Pointing to the numbers that haunted the Eagles all season — and Saturday, those numbers were 3 of 15 on third down, three turnovers, four costly penalties — was pointless.
The toll that the season took on them was obvious.
“There’s a million different, I wouldn’t say negative feelings, but we had a lot of hope this season at times,” Rettig said. “We had opportunities and we didn’t take advantage of them. However you want to write that, that’s how we feel.”
Only one team in BC history lost more games than this year’s team — the 1978 team that went 0-11. The lows had been recounted again and again. The last-minute punch to the heart at Army that seemed to leave them airless. The one win over a Bowl Subdivision team.

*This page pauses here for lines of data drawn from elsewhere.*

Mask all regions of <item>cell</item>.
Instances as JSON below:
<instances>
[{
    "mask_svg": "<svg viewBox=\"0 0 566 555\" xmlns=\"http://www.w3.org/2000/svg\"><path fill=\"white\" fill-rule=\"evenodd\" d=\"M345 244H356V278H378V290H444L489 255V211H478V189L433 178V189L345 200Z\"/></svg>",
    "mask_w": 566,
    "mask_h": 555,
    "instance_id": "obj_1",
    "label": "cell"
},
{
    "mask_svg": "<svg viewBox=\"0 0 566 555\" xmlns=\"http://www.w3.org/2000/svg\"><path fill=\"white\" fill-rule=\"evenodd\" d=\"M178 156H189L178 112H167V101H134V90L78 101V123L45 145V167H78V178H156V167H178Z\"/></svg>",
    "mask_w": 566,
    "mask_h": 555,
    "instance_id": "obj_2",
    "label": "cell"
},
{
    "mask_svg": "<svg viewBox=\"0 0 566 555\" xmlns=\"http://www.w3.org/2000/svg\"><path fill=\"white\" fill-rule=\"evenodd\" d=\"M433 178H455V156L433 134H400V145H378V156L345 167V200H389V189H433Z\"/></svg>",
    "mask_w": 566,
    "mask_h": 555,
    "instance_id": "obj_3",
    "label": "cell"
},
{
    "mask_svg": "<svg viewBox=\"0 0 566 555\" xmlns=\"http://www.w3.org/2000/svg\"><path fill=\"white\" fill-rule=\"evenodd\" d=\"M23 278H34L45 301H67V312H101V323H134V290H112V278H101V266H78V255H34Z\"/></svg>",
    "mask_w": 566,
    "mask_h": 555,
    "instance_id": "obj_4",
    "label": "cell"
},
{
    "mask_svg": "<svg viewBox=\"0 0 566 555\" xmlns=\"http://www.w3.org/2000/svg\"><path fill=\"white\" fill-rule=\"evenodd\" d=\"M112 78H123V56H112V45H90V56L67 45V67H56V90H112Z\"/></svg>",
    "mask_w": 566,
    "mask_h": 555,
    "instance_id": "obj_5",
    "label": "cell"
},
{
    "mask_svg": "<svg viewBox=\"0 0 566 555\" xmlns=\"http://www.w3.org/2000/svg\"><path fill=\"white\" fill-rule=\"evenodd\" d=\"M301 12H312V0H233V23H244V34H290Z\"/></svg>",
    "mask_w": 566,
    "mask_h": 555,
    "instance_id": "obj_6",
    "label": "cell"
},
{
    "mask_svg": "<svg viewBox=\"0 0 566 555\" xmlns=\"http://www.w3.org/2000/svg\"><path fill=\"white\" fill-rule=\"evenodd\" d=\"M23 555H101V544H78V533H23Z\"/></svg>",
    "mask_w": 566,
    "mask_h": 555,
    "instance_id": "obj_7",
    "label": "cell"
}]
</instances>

Once it was done, they were left to think about what malfunctioned and what needs to get better, and the echoing sentiment wasn’t anything on the field — or even on the sideline — it was accountability off of it.
“We’re going to turn it around, that’s the message,” receiver Alex Amidon said. “It’s on the player, it’s on me. I take a lot of responsibility for a lot of what happened this year. Not being a leader, not stepping up and holding people accountable, and the kids coming back next year, we’re going to change it. We’re all going to change it.
“The one thing we can take from it is it’s going to leave such a bitter taste in our mouths for this offseason that we’re not going to get complacent. We’re not going to let people slack off. We need to step up as leaders.”
Clancy’s regret was the same.
“I would have been a lot more vocal in terms of pulling guys aside and letting them know the right way of doing things,” Clancy said. “I think that was something we missed this year in terms of leadership, is guys not calling other guys out. That’s just how it is on a team. You can’t be afraid to call somebody out when he’s not doing something right.
“Then on the other side, the guys getting called out should be man enough to know that what he’s doing is wrong and he needs to change it for the betterment of the team.”
This was the last huddle of a lost season, but players will keep talking, keep thinking, keeping trying to figure out ways to fix it even if they couldn’t do it this year.
Clancy said he will reach out to the players coming back and tell them what they already know — that the need for leadership among players above all else is an urgent one.
“The message from me is going to be you just need to go out there and you need to lead by example and you need to do what’s right,” Clancy said. “You can’t be afraid to call anybody out because that’s just the way it is. Iron sharpens iron, and if you say you want to be the best, you have to perform like you’re the best. You can’t just B.S. people, you’ve got to be about it. You can’t just talk about it.”